作業指示:
自転車事故の記事から「警察によりますと、小学生くら」と「現場は片側1車線の県道で、警察は事故の詳しいいきさつを調べています。」の間を、両端も含めてそのまま書き出してください。

原文:
---

本当に悲しい事故、ご冥福を。
きょう夕方、千葉県八千代市の県道で自転車に乗っていた小学生くらいの男の子が別の自転車とぶつかり、車道にはじき出され、トラックにひかれる事故がありました。男の子はその場で死亡が確認されました。
午後4時すぎ、八千代市大和田新田の県道で「トラックと歩行者の事故」と119番通報がありました。
警察によりますと、小学生くらいの男の子が自転車で走行中に別の自転車とぶつかり、その衝撃で車道に倒れ込んだところ、トラックにひかれたということです。
男の子は自転車で歩道を走行していたとみられ、ぶつかった自転車に乗っていたのは高校生だということです。
現場は片側1車線の県道で、警察は事故の詳しいいきさつを調べています。
小学生くらいの男児がトラックにひかれ死亡 別の自転車とぶつかったはずみで車道に倒れ込みひかれたか 千葉・八千代市 | TBS NEWS DIG (1ページ)きょう夕方、千葉県八千代市の県道で自転車に乗っていた小学生くらいの男の子が別の自転車とぶつかり、車道にはじき出され、トラックにひかれる事故がありました。男の子はその場で死亡が確認されました。午後4時… (1ページ)

---

保存済みの行:
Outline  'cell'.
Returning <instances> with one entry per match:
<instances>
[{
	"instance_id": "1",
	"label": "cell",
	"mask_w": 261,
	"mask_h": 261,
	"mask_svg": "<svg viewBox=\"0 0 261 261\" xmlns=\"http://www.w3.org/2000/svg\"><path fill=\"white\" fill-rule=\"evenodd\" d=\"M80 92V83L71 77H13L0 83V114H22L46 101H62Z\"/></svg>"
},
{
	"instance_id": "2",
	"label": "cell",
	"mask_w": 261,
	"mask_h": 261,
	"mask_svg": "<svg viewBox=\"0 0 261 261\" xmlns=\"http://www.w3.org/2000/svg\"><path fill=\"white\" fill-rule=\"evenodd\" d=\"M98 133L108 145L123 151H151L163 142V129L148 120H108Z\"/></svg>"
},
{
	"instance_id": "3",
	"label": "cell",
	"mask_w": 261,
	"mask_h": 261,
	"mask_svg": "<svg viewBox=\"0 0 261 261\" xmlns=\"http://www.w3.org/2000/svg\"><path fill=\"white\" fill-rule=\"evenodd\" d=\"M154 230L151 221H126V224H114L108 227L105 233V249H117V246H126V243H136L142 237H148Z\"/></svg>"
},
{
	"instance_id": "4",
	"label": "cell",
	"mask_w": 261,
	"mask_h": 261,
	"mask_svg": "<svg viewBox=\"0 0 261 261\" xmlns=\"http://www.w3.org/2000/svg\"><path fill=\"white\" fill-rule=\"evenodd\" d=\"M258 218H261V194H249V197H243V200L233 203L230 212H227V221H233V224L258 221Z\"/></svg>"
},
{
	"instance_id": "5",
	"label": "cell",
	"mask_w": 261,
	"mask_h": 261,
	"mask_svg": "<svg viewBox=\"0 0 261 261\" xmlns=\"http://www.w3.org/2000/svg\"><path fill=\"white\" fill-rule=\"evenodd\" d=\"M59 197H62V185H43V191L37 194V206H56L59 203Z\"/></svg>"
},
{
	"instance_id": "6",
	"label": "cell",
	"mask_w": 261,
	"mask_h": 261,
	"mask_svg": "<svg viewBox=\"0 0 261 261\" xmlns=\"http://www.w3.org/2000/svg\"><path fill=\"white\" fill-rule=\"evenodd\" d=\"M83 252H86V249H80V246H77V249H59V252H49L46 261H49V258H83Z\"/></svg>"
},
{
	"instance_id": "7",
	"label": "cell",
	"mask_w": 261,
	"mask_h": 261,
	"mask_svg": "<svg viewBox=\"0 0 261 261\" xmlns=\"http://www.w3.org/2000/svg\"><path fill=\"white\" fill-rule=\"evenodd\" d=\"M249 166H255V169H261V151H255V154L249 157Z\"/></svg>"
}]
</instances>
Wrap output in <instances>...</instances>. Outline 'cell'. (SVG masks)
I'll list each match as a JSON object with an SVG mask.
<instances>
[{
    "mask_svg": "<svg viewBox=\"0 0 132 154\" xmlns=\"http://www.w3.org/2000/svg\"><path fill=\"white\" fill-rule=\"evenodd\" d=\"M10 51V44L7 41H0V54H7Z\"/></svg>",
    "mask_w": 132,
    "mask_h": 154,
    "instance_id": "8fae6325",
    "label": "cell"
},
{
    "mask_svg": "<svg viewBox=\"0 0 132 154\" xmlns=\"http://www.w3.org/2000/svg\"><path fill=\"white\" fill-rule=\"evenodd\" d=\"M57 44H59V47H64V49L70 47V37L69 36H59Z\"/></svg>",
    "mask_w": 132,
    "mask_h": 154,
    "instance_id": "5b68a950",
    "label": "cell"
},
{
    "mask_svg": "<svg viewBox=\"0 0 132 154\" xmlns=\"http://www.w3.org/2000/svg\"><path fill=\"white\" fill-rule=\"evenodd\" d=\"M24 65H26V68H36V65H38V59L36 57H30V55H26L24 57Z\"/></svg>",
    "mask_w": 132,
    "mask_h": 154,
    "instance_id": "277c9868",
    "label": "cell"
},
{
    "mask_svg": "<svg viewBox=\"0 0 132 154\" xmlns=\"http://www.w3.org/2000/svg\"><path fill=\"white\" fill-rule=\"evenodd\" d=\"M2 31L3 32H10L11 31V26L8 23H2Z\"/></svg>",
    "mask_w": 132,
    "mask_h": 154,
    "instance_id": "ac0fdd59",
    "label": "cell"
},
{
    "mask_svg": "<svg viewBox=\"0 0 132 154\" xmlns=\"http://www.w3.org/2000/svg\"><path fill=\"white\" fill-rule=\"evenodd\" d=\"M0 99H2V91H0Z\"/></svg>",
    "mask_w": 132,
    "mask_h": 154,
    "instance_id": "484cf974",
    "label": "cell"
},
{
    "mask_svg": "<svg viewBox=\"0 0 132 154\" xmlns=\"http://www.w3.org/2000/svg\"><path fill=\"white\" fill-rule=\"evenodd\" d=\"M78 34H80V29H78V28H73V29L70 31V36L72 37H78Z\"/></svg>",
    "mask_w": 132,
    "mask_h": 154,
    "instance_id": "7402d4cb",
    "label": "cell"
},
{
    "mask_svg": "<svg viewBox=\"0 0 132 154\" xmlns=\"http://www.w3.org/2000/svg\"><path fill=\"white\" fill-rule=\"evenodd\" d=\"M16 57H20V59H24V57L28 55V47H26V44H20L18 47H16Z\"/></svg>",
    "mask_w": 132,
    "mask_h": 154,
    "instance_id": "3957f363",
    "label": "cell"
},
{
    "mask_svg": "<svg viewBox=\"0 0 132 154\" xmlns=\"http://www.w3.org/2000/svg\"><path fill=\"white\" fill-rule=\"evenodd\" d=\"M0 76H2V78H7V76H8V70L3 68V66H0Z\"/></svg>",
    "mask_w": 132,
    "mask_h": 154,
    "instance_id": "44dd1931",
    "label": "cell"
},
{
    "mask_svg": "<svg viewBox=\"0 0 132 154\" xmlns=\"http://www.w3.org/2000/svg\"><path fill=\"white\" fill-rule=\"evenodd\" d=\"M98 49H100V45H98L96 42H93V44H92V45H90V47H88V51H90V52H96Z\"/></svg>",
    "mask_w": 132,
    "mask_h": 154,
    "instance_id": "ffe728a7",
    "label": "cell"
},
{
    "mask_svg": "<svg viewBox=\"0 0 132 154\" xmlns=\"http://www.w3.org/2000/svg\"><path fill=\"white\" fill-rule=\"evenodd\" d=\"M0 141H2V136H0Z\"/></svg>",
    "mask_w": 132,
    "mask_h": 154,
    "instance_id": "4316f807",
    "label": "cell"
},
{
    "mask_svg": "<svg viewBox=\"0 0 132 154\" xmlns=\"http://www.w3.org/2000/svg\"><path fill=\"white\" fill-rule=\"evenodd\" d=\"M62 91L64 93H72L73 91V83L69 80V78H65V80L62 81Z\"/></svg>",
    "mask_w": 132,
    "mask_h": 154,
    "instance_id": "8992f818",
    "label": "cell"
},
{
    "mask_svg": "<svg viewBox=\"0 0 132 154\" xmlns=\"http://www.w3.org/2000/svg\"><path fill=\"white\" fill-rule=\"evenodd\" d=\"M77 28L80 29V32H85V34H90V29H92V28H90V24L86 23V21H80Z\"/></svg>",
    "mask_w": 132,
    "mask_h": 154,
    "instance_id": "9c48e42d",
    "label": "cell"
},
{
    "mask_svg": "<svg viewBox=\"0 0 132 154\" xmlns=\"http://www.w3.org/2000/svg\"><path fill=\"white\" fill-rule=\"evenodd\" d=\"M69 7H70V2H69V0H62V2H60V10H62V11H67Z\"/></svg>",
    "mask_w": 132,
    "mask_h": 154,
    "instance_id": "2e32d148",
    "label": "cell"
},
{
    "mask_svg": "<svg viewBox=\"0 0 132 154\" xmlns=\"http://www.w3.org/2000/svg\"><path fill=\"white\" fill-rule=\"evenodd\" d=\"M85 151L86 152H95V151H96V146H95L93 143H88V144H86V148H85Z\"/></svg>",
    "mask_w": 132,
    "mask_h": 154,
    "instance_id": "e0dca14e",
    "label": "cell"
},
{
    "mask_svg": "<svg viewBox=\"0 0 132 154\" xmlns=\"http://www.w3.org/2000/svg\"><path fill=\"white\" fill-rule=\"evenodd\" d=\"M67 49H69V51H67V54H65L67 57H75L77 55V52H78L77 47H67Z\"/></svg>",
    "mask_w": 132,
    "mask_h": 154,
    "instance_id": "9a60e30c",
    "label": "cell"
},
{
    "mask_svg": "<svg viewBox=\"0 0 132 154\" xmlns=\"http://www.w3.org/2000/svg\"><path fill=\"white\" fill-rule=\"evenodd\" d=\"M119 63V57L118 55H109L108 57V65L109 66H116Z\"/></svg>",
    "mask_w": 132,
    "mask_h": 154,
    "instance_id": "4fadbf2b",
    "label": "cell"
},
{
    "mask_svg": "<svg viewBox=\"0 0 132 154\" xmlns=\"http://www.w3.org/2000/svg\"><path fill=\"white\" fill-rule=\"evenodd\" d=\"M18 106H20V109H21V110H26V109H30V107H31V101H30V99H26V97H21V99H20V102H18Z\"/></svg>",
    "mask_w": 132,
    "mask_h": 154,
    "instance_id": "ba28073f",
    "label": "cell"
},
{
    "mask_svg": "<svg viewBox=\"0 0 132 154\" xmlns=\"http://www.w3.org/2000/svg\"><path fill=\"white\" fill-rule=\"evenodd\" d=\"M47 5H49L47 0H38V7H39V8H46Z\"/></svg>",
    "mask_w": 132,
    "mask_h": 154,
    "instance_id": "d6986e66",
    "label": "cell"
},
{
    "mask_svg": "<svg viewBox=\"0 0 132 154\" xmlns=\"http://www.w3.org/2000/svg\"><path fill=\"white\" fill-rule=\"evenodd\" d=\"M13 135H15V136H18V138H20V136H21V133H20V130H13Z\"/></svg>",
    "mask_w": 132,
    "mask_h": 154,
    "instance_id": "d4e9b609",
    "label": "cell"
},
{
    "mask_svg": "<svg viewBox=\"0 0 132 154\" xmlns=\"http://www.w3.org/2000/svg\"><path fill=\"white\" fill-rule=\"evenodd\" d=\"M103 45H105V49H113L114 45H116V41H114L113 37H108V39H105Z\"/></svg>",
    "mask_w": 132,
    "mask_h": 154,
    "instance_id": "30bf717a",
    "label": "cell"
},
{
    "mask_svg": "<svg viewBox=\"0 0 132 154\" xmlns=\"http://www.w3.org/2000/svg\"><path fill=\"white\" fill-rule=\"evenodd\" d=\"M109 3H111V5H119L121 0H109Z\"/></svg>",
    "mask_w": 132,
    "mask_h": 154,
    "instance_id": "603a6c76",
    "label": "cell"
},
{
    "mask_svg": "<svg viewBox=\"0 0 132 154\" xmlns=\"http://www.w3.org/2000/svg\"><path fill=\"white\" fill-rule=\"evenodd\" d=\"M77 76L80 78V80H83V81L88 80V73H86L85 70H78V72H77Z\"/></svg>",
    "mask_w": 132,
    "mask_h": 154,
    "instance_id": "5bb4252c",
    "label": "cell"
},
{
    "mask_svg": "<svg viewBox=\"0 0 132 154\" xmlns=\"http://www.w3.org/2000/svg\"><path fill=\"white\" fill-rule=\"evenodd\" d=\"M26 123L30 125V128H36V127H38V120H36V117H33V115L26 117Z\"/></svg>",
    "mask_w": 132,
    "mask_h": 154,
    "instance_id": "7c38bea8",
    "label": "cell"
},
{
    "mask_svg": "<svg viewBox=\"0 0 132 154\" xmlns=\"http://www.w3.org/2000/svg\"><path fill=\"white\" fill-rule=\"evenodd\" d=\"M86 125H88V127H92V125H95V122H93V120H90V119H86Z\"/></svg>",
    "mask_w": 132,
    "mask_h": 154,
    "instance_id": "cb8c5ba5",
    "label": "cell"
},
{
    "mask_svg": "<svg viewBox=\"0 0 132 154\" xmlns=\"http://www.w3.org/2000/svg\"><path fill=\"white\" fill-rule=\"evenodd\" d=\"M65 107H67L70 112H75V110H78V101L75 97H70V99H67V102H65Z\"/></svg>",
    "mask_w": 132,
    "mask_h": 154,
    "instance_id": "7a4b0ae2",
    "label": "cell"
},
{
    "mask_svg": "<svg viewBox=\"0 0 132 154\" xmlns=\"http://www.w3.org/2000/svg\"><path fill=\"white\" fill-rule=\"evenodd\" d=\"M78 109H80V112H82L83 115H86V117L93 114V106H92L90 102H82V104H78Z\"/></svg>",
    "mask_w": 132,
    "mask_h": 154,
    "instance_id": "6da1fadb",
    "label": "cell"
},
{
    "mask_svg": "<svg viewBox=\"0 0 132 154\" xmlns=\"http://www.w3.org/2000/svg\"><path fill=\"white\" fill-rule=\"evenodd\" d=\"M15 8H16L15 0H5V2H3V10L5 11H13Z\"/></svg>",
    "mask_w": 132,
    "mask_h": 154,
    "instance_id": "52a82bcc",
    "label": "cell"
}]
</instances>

---

結果:
警察によりますと、小学生くらいの男の子が自転車で走行中に別の自転車とぶつかり、その衝撃で車道に倒れ込んだところ、トラックにひかれたということです。
男の子は自転車で歩道を走行していたとみられ、ぶつかった自転車に乗っていたのは高校生だということです。
現場は片側1車線の県道で、警察は事故の詳しいいきさつを調べています。